[RECORDS FOR THE TASK]:
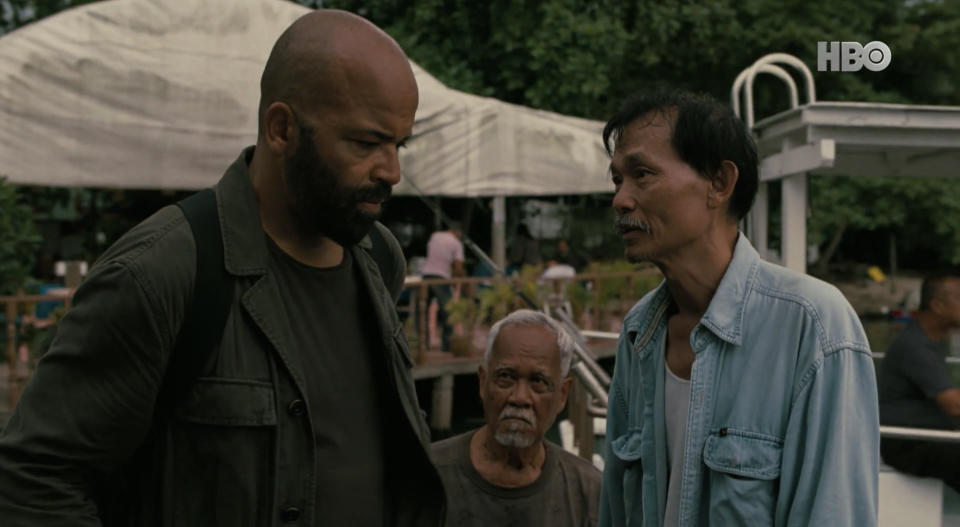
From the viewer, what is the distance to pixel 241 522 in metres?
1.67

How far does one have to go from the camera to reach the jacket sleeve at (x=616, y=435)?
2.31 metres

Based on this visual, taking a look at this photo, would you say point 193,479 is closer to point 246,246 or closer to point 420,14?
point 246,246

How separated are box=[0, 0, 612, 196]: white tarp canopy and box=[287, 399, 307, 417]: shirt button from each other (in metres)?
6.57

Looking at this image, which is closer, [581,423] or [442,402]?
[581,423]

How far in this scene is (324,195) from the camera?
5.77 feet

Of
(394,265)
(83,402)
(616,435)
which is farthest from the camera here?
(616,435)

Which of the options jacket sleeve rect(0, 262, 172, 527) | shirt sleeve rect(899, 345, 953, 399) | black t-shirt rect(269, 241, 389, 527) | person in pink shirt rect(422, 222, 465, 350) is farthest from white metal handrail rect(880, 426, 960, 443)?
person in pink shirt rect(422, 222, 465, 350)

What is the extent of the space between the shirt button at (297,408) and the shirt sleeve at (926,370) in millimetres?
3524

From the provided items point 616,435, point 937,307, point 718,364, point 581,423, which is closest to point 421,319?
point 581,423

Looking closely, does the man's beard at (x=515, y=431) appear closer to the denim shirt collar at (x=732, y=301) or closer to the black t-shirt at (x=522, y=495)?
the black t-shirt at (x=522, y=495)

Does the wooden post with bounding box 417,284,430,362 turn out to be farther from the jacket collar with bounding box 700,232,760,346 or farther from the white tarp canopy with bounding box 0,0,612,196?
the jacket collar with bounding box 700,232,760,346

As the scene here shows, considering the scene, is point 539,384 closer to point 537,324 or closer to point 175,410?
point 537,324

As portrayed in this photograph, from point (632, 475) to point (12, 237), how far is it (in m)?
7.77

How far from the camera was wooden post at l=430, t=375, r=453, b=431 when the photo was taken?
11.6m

* * *

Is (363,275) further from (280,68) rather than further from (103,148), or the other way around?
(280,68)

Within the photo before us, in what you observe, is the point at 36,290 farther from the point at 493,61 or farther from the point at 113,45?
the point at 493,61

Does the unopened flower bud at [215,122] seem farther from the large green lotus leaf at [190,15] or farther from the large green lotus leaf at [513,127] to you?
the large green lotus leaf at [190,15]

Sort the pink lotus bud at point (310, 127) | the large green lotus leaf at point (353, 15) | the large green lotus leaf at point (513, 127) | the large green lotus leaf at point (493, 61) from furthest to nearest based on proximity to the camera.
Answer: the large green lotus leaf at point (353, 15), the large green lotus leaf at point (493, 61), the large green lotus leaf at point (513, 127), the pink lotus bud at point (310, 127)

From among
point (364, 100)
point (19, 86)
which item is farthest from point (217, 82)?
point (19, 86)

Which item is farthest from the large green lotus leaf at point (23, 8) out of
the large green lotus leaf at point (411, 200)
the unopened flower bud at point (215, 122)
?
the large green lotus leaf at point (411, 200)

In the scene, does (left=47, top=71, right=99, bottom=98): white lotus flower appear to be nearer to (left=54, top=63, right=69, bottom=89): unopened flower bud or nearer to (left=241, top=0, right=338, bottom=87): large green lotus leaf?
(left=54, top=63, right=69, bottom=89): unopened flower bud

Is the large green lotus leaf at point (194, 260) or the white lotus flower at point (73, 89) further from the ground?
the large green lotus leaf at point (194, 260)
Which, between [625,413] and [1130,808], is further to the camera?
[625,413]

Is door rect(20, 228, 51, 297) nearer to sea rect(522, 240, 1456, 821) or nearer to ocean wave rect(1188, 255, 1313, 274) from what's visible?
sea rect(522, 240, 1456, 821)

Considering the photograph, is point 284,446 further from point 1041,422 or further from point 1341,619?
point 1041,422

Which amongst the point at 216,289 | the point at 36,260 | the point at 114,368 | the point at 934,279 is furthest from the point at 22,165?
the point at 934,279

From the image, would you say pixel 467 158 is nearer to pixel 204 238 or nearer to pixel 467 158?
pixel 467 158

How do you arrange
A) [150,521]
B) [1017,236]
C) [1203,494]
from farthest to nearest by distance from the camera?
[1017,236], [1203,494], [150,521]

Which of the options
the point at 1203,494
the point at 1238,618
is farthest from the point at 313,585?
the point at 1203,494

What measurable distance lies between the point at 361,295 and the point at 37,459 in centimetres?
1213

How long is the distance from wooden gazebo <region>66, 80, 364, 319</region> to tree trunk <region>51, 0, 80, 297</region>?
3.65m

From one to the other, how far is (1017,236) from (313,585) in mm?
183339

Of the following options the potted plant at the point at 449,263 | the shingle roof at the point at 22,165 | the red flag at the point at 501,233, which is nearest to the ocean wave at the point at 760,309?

...

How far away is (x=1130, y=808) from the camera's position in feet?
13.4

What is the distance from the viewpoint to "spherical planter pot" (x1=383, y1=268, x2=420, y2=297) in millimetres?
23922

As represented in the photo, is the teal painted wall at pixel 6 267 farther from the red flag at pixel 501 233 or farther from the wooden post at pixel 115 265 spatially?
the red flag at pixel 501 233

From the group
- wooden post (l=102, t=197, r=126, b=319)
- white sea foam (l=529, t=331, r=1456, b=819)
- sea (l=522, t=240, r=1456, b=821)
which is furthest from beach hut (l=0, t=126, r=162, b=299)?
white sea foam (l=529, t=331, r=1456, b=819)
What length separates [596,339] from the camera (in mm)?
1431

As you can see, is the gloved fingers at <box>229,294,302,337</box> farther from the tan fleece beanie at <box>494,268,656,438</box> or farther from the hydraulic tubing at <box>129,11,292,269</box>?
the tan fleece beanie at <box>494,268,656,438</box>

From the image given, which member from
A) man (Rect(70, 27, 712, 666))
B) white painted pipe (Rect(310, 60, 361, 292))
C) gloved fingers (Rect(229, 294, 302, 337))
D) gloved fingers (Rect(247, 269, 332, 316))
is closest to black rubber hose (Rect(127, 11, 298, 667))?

[GOAL OF THE EXERCISE]: Please count how many lines of the records above contain the word "image", and reply with that number alone.

[THE REPLY]: 3